• _Dokument źródłowy_

Reklama

Zdarzyło się w Jaworznie. Historie prawdziwe. W łóżku z dwoma czarnoskórymi mężczyznami

„Czytam Pani artykuły od początku, gdy pojawiły się w gazecie. Po każdym kolejnym miałem wielką ochotę opisać swoją przygodę, ale musiałem się w sobie odpowiednio zebrać i chyba przyszedł ten moment” – tak zaczął swojego maila Dominik, co brzmiało jak wstęp do czegoś naprawdę mocnego. I faktycznie, historia jest z pogranicza dramatu i czarnej komedii, w sensie dosłownym. Poczytajcie.

„Rzecz się miała trzy lata temu. Zaczynałem wtedy szkołę średnią i wiadomo, jak każdy w tym wieku czułem się już dorosły, z całym dobrodziejstwem tego, na co mogą pozwolić sobie dorośli. A więc imprezowania do rana ze znajomymi i to bynajmniej nie o suchym pysku. Mój kumpel Krzysiek, a właściwie jego rodzice mieli fajną chatę na działce. Nie było tam jeszcze prądu i wody, ale po co komu woda i prąd na imprezie? Ważne, że było się na czym przekimać. No i któregoś razu podprowadził staremu klucz i postanowił zorganizować „otwarcie sezonu”. Jego rodzice wyjechali na weekend, więc nie mogli nas tam nakryć. To były czasy, gdy żaden z nas nie miał jeszcze dziewczyny, więc miała to być „męska” impreza. Krzychu stanął na wysokości zadania, skombinował żarcie, prowizoryczne oświetlenie i sześciopak browara, każdy z nas też przyniósł jakieś promile. Bawiliśmy się świetnie, nie było co prawda muzy, ale było ognisko, doskonałe humory i pełna wolność. Impreza się skończyła, gdyśmy wszyscy padli na jedną wersalkę. W trójkę.

• _Zadania do wykonania_
A - Na podstawie historii o imprezie na działce wyjaśnij, dlaczego rodzice Krzyśka nie mogli nakryć uczestników imprezy.
B - Zwróć dosłowny fragment historii o imprezie na działce, zaczynając od „Zdarzyło się w” i kończąc na „sensie dosłownym. Poczytajcie.”.
C - Odpowiedz na pytania dotyczące historii o imprezie na działce:
(i) Ile lat temu wydarzyła się opisana sytuacja?
(ii) Czego brakowało w chacie na działce?
(iii) Ile osób zasnęło na jednej wersalce po zakończeniu imprezy?

• _Materiał źródłowy_
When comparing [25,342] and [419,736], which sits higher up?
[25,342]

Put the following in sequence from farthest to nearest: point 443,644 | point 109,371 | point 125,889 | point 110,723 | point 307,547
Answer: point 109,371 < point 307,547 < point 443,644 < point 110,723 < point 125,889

• _Rozwiązania zadań_
A - Rodzice Krzyśka wyjechali na weekend, dlatego nie mogli przyłapać uczestników imprezy w chacie na działce.

B -
Zdarzyło się w Jaworznie. Historie prawdziwe. W łóżku z dwoma czarnoskórymi mężczyznami

„Czytam Pani artykuły od początku, gdy pojawiły się w gazecie. Po każdym kolejnym miałem wielką ochotę opisać swoją przygodę, ale musiałem się w sobie odpowiednio zebrać i chyba przyszedł ten moment” – tak zaczął swojego maila Dominik, co brzmiało jak wstęp do czegoś naprawdę mocnego. I faktycznie, historia jest z pogranicza dramatu i czarnej komedii, w sensie dosłownym. Poczytajcie.

C -
(i) Trzy lata temu.
(ii) Prądu i wody.
(iii) Trzy osoby.